Formic acid generated from CO2 has been proposed both as a key intermediate renewable chemical feedstock as well as a potential energy storage chemical media for hydrogen. In this paper, we describe a novel three compartment electrochemical cell configuration with the capability of directly producing a pure formic acid product in the concentration range of 5 – 20 wt% at high current densities and Faradaic yields. The electrochemical cell employs a Dioxide Materials Sustainion™ anion membrane, allowing for the improved CO2 electrochemical reduction performance. Stable electrochemical cell performance for more than 500 hours has been experimentally demonstrated.

Figure 1 shows the current produced as a function of the cell voltage in a cell with a tin cathode, and IrO2 anode, and deionized water in the middle compartment with no electrolyte added to the water. Notice that one can obtain up to 200 mA/cm² at reasonable cell voltages.
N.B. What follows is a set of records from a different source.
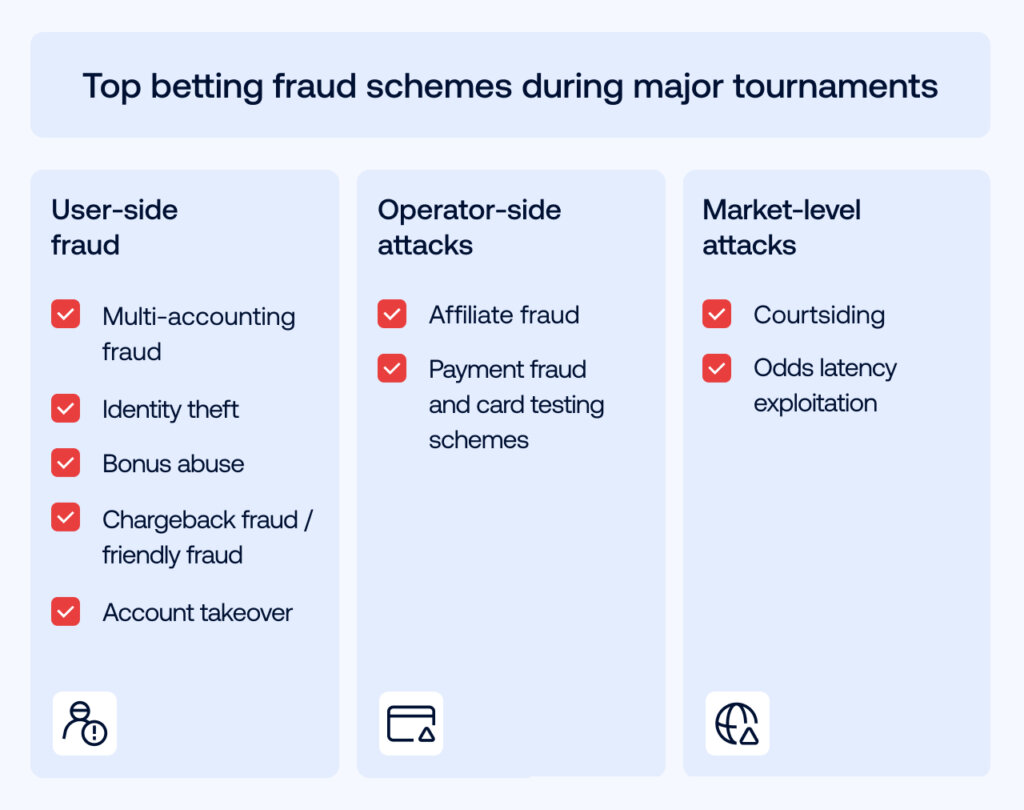 Top betting fraud schemes during major tournaments

User-side fraud

Multi-accounting fraud

Identity theft

Bonus abuse

Chargeback fraud / friendly fraud

Account takeover

Operator-side attacks

Affiliate fraud

Payment fraud and card testing schemes

Market-level attacks

Courtsiding

Odds latency exploitation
Figure 2 shows how the exit concentration and Faradaic efficiency varies with flowrate. Experimentally, as the Faradaic efficiency decreases as the formic acid concentration rises. Physically, the some of the formic acid is transported to the anode, where it is oxidized leading to formic acid loss. The use of thicker and/or higher MW PSA cation membranes significantly reduces these formate losses.

Figure 3 shows a steady state run. In this case, we are able to maintain an output concentration of 15% formic acid for 500 hours, with no significant change in cell voltage.